* _RECORDED DATA_:
----------
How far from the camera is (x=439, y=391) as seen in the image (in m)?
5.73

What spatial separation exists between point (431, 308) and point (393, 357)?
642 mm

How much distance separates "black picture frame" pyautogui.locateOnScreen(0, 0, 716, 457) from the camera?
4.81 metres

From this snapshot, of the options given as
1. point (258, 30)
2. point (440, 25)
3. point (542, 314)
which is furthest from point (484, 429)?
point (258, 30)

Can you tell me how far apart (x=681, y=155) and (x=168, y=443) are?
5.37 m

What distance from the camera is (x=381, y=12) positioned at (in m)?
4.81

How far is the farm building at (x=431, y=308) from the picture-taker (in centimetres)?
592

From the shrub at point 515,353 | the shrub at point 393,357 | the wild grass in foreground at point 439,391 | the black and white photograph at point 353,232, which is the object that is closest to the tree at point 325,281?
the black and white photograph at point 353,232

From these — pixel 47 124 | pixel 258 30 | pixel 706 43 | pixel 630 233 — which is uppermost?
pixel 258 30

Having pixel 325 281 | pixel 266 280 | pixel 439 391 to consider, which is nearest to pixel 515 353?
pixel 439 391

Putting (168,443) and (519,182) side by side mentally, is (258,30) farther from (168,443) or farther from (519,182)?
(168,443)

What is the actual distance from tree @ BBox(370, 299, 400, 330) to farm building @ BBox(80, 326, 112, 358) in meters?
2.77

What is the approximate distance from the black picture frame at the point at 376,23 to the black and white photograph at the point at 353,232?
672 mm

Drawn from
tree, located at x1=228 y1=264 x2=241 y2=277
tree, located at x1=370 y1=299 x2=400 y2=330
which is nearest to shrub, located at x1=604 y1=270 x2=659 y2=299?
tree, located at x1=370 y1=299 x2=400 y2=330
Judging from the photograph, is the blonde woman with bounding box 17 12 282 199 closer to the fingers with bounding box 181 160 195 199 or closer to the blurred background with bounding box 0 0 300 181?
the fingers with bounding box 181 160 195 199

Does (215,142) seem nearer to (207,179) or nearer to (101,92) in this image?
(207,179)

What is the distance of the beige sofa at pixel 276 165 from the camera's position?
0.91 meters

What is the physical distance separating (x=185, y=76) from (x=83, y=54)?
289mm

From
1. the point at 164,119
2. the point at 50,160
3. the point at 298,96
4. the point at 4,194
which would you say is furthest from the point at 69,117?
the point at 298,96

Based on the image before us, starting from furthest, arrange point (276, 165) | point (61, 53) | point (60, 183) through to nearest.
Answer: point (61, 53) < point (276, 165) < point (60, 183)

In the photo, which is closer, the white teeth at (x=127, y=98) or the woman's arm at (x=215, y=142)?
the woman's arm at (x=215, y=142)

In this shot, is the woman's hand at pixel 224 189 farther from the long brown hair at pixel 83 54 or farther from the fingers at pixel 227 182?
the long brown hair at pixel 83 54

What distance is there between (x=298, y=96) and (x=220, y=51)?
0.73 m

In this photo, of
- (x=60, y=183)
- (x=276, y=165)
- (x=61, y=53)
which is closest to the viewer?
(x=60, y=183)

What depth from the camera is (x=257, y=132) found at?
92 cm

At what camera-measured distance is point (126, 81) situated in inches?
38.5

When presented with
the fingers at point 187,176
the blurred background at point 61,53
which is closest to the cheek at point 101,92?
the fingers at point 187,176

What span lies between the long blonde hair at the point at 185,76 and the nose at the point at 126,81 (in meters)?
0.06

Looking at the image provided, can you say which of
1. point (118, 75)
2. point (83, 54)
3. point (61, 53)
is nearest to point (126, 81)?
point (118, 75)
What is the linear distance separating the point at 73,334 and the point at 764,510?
----------
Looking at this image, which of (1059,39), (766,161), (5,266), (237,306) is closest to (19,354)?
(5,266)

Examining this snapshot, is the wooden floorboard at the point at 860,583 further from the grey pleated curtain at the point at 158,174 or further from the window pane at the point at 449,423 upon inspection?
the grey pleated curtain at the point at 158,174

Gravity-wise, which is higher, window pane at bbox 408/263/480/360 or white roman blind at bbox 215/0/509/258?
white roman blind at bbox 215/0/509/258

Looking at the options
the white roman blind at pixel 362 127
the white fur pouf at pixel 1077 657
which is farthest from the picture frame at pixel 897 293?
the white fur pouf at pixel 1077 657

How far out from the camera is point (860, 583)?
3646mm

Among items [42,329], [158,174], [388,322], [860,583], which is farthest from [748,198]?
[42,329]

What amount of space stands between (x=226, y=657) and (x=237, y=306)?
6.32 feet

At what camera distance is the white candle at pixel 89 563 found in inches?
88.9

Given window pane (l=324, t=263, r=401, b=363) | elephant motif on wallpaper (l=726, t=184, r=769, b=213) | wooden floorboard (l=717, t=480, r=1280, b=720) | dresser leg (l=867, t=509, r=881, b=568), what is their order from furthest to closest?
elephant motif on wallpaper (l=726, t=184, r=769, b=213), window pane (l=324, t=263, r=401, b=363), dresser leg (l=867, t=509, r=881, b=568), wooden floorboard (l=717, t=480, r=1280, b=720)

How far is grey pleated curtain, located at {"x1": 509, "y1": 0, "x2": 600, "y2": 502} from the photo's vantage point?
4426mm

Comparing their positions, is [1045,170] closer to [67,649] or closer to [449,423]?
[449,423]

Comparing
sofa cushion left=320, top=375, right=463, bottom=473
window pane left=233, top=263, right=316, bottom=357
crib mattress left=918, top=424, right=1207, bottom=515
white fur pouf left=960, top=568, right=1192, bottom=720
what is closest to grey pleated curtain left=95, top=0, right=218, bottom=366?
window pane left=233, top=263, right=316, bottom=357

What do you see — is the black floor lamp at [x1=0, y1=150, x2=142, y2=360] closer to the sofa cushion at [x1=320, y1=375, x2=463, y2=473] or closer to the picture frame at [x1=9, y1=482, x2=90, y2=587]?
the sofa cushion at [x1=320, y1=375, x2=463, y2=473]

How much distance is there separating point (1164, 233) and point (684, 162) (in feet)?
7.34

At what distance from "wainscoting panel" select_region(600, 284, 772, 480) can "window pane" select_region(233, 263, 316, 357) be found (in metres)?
----------
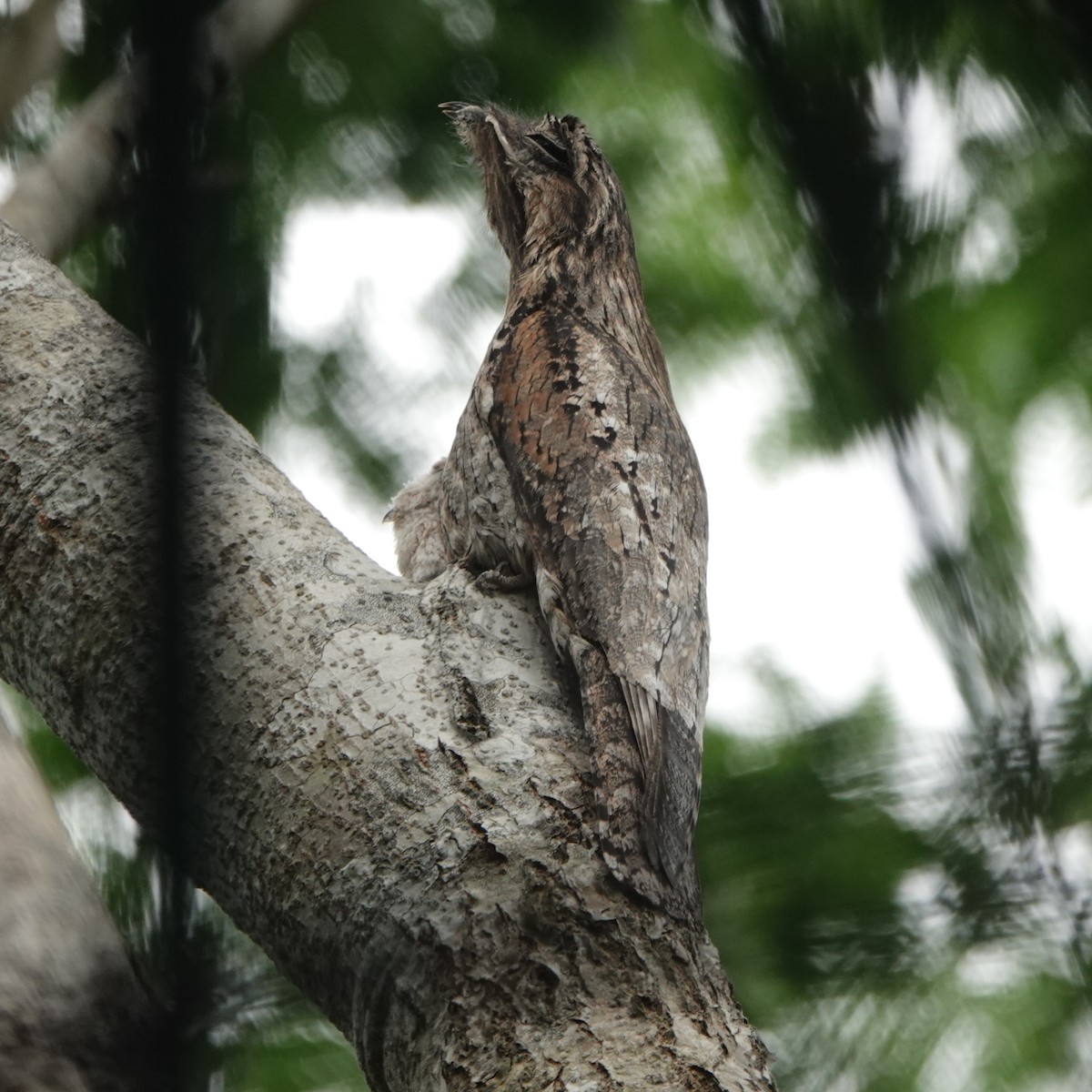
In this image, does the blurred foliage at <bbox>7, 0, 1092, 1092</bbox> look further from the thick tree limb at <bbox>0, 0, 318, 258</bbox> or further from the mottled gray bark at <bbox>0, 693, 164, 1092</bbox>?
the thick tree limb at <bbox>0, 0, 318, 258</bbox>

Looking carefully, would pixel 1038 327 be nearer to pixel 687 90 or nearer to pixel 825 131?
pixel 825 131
----------
* _THE EXERCISE_:
Count the lines of the data above that contain the string "further", with case counting. Reply with the number alone.

* _SOLUTION BELOW_:
2